Mehmood Butt, M.D., M.B.B.S., from the University of Birmingham Centre for Cardiovascular Sciences in the United Kingdom, and colleagues investigated myocardial perfusion using real-time quantitative myocardial contrast echocardiography with simultaneous assessment of macro and microvascular endothelial dysfunction, and studied the effects of CPAP on OSA. The results were matched between three groups, each with 36 participants: individuals with moderate-to-severe OSA, individuals with hypertension, and healthy controls. Parameters included brachial artery flow-mediated dilation and response to glyceryl trinitrate measured by ultrasound, cutaneous perfusion responses to acetylcholine and sodium nitroprusside measured by laser Doppler, pulse wave velocity, and circulating endothelial and endothelial progenitor cells.

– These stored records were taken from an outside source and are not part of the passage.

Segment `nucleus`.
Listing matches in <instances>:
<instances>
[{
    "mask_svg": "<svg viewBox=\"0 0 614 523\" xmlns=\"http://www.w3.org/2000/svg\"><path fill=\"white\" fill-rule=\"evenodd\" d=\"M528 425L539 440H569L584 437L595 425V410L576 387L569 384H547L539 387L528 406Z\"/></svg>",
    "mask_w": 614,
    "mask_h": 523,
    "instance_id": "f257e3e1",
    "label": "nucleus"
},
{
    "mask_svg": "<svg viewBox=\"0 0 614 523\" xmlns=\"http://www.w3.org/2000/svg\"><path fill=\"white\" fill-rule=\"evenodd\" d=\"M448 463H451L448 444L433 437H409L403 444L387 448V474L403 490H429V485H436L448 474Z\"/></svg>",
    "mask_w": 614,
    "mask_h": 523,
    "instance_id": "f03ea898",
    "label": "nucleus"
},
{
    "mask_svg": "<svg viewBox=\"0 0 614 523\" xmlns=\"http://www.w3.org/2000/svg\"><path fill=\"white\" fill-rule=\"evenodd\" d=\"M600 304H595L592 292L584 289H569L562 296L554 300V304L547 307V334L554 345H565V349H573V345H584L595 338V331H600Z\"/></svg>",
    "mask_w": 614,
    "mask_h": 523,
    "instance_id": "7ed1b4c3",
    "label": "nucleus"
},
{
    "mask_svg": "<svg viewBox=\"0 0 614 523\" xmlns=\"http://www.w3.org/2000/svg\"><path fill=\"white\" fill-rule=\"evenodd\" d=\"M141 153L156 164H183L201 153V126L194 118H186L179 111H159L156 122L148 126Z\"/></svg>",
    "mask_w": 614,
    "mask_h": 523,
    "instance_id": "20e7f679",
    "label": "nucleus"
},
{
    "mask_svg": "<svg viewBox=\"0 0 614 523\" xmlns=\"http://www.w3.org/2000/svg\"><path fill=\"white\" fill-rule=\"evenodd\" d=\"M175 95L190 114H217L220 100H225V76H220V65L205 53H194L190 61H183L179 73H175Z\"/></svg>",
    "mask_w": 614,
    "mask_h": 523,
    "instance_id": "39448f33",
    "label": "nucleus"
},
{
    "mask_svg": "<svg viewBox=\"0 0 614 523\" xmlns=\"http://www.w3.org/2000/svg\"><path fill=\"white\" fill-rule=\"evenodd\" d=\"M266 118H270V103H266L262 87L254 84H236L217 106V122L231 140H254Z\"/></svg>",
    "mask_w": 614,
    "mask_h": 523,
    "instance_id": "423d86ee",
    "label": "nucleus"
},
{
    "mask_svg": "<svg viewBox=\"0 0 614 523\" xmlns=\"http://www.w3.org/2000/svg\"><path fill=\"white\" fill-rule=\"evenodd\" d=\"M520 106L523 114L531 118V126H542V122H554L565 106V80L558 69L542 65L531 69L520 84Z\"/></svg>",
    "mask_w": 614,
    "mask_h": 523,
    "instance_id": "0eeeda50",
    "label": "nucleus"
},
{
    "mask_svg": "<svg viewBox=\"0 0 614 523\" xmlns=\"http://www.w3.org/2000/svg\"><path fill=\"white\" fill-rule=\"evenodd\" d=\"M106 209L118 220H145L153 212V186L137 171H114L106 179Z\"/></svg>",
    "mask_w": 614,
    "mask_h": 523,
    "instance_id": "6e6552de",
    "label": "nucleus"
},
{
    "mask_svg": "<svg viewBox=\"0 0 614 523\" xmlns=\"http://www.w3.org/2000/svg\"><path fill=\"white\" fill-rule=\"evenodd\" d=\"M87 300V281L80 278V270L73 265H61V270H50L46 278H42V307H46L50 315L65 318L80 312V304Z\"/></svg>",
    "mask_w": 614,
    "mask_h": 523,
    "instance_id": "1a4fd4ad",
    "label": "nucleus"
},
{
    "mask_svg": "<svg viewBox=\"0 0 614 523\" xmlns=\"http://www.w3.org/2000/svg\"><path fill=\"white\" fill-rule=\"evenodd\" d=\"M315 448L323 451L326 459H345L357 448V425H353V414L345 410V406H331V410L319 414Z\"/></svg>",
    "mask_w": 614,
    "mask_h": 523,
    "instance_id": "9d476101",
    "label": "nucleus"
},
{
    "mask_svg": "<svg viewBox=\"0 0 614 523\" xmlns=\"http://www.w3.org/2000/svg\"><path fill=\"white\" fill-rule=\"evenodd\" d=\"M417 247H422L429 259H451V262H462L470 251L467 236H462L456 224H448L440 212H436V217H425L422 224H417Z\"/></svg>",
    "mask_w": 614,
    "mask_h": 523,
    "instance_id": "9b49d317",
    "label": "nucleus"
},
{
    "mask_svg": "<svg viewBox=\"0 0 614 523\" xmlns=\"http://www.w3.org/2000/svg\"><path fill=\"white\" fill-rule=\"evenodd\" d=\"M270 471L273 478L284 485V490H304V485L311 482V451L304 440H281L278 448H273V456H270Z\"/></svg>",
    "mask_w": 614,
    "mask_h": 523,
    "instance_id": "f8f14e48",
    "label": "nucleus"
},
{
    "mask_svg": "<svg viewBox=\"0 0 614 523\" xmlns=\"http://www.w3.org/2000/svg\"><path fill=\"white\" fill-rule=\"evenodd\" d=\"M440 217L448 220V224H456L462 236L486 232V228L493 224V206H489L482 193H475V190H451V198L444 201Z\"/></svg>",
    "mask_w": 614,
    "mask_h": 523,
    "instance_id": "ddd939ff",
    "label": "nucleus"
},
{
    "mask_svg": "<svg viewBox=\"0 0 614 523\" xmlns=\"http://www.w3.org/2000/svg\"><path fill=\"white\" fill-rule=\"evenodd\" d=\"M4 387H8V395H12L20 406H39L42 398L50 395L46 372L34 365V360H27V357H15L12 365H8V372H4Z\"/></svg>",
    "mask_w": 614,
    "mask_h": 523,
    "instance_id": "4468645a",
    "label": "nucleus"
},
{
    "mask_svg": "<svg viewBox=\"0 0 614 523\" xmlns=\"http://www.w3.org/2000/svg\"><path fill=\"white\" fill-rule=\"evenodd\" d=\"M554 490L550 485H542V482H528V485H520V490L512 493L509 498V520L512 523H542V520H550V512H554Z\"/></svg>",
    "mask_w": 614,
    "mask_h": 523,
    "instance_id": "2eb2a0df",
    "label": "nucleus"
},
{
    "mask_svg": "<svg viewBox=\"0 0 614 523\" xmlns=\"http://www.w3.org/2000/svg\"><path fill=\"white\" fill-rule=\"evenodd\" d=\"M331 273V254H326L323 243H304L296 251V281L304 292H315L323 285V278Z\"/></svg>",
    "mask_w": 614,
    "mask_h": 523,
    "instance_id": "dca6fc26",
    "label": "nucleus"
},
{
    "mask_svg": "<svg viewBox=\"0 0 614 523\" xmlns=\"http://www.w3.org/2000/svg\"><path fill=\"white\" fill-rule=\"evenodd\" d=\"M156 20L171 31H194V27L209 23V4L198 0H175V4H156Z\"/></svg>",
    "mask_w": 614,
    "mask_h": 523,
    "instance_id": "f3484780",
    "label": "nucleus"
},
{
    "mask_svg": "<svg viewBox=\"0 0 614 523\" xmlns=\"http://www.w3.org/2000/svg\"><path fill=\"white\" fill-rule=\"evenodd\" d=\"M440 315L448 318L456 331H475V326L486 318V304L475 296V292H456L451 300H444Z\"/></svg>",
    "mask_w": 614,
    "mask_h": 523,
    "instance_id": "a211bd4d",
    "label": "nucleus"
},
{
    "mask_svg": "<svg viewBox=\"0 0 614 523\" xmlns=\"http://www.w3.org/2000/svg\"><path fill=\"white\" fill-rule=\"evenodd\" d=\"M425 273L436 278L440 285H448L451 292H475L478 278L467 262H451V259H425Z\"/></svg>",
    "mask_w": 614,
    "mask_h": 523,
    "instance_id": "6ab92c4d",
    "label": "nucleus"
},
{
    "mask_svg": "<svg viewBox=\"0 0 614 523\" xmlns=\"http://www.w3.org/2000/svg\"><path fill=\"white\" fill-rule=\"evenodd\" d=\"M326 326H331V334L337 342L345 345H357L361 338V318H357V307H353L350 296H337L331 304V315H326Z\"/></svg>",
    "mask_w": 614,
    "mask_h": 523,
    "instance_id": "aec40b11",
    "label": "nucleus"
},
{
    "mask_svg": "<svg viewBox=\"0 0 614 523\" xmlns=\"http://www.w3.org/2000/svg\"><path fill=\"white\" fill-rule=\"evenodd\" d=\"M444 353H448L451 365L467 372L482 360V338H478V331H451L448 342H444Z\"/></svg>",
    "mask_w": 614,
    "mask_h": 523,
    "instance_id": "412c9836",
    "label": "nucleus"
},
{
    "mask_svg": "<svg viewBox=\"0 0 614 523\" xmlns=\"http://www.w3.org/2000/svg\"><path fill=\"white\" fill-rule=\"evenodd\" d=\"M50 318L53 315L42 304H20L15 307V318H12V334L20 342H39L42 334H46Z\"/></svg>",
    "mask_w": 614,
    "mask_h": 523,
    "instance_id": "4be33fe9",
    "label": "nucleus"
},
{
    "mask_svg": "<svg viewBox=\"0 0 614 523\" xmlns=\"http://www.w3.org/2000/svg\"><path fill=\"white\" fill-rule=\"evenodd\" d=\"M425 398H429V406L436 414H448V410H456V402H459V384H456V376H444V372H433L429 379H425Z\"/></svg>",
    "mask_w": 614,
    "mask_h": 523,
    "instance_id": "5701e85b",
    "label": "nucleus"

The investigators found that, compared to healthy participants, those in the OSA and hypertension groups had abnormal myocardial perfusion, attenuated brachial artery reactivity, and cutaneous perfusion responses. However, after 26 weeks of CPAP therapy there were significant improvements in these functions in both groups. Significant differences in pulse wave velocity and endothelial cells were not seen across the three groups.
"Concomitant endothelial dysfunction and impaired myocardial perfusion are present in otherwise normal subjects with moderate-to-severe OSA, and effective CPAP treatment reverses many of these macrovascular/microvascular abnormalities," the authors write.
The SonoVue contrast agents used in the study were provided by Bracco Research.